_Text block_:
## BEGIN

Which, if you think about it for a moment, covers pretty much anyone who might commit such an offense. I mean, anyone who’s going to commit “sexually violent offenses” has a condition (desire to commit) that “affect[s] the emotion or volitional capacity which predisposes.” Hell, anyone who wants to do anything has a condition that makes the person want to do it. Whether that person will do it or not.

So what happened is that after a person served his sentence for a sex offense, he could be locked up forever lest he might do it again. Except the new prison term wasn’t in a prison but in a state-run institution with barbed wire and armed guards. And the inmate wasn’t allowed to leave.

The first guy sentenced imprisoned locked-up whatever under the new law was Leroy Hendricks and he complained. Said it violated due process and double jeopardy and was an ex post facto law. All that shit the Constitution forbids. The Kansas high court agreed, but they knew better in D.C. In Kansas v. Hendricks, the Court, in a 5-4 decision with an opinion by Clarence Thomas, said that the Constitution wasn’t at all offended. Because there was nothing criminal about it.

Oh, sure, it looked criminal. But looks can be deceiving. I mean, Kansas put the law in the Probate Code rather than the Criminal Code. They called it a “civil commitment procedure.”

Nothing on the face of the statute suggests that the legislature sought to create anything other than a civil commitment scheme designed to protect the public from harm.

Anyhow, the purposes of criminal law are retribution and deterrence, and this law has nothing to do with them. You can’t deter people who might have a mindset that leads them to want to commit crimes. And it isn’t retributive because it has nothing to do with what they’ve done – only with what they might do.

That was 1997. One state. One law. But bad ideas have a way of metastasizing.

The night before Thanksgiving in 2003, Dru Sjodin, 22 years old, a student at the University of North Dakota, disappeared from the Columbia Mall parking lot in Grand Forks. Her body was found, some five months later. She’d been, it seemed, raped and murdered. By a guy who’d previously committed a sex offense.

A guy who hadn’t been civilly committed in Minnesota even though the law allowed for it. Briana Bierschbach and Andy Mannix in the Minnesota Post.

Following Sjodin’s case, the number of people committed to Minnesota’s sex offender program skyrocketed, peaking at 88 in 2007, an almost six-fold increase from 2003.

Not because there were more dangerous people out there but because there were more scared people. Don’t listen to me. Listen to David Gilbertson, the county attorney (i.e., chief prosecutor) of Chippewa County where, per the Census Bureau, the population density in 2010 was just 21.4 persons per square mile.

## END

_Given task 1_: Repeat the portion of the passage on sex offender civil commitment between "Nothing on the" and "they might do.", inclusive.
_Given task 2_: According to the passage on sex offender civil commitment, what was the vote in Kansas v. Hendricks, and who wrote the Court's opinion?
_Given task 3_: Resume the passage on sex offender civil commitment from its final sentence.

_Stored data_:
## BEGIN

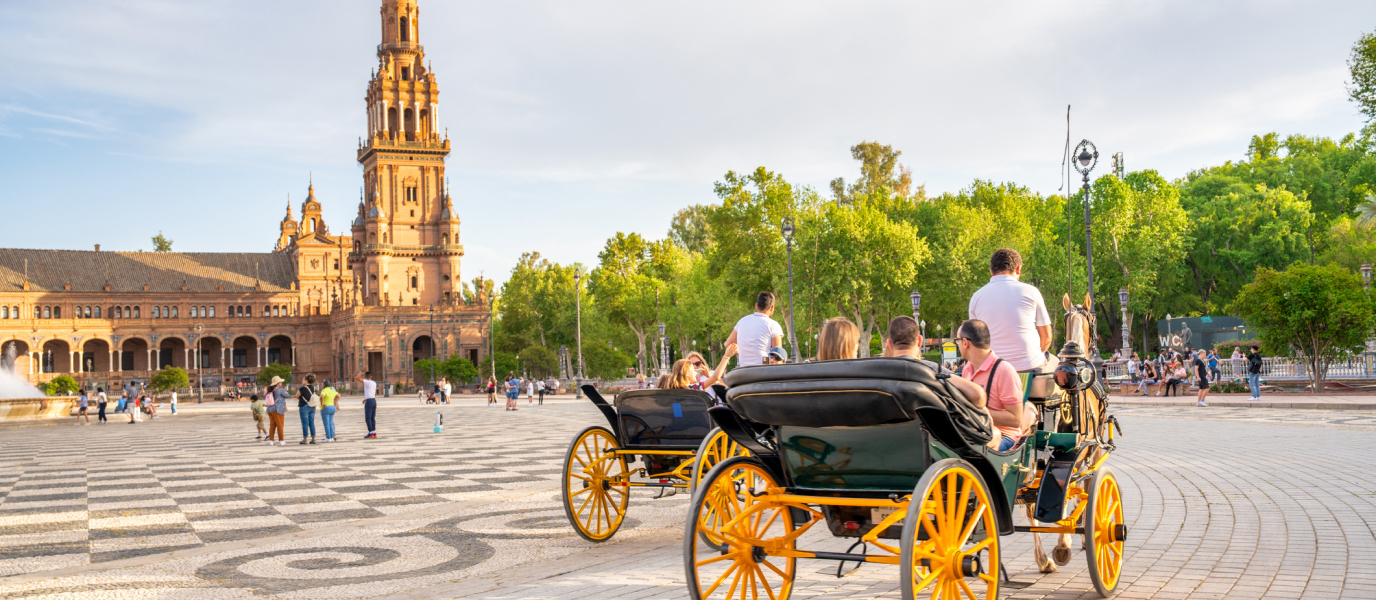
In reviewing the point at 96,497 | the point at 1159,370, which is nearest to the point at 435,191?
the point at 1159,370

## END

_Task answer 1_:
Nothing on the face of the statute suggests that the legislature sought to create anything other than a civil commitment scheme designed to protect the public from harm.

Anyhow, the purposes of criminal law are retribution and deterrence, and this law has nothing to do with them. You can’t deter people who might have a mindset that leads them to want to commit crimes. And it isn’t retributive because it has nothing to do with what they’ve done – only with what they might do.

_Task answer 2_: The decision was 5-4, with an opinion by Clarence Thomas.

_Task answer 3_:
“No one has a crystal ball,” says Gilbertson. “What weighs on me the most is public safety. I don’t want to have another Dru Sjodin.”

Well, yeah. Nobody does. And so his county has the second highest rate of civil commitments in the state.

And once the prosecutor decides to seek them, they’re comparatively easy to get. Eric Janus, Dean of the William Mitchell College of Law.

Criminal laws are precise about what they state needs to prove and they have to prove it beyond a reasonable doubt. This law really turns that whole process upside down. You don’t have to prove anything specific, that the person might be dangerous in the future.

Back in June, a federal judge, Donovan Frank, said that the Minnesota program of locking up folks for what it’s feared they might someday do is unconstitutional. In his opinion in Karsjens v. Jesson, he wrote

The overwhelming evidence at trial established that Minnesota’s civil commitment scheme is a punitive system that segregates and indefinitely detains a class of potentially dangerous individuals without the safeguards of the criminal justice system.

The stark reality is that there is something very wrong with this state’s method of dealing with sex offenders in a program that has never fully discharged anyone committed to its detention facilities in Moose Lake and St. Peter since its inception in 1994. . . . In light of the structure of the MSOP and the history of its operation, no one has any realistic hope of ever getting out of this “civil” detention.

Which means, in laymen’s terms, it is exactly what Clarence Thomas said the substantively indistinguishable Kansas scheme was not: Criminal punishment. And therefore unconstitutional.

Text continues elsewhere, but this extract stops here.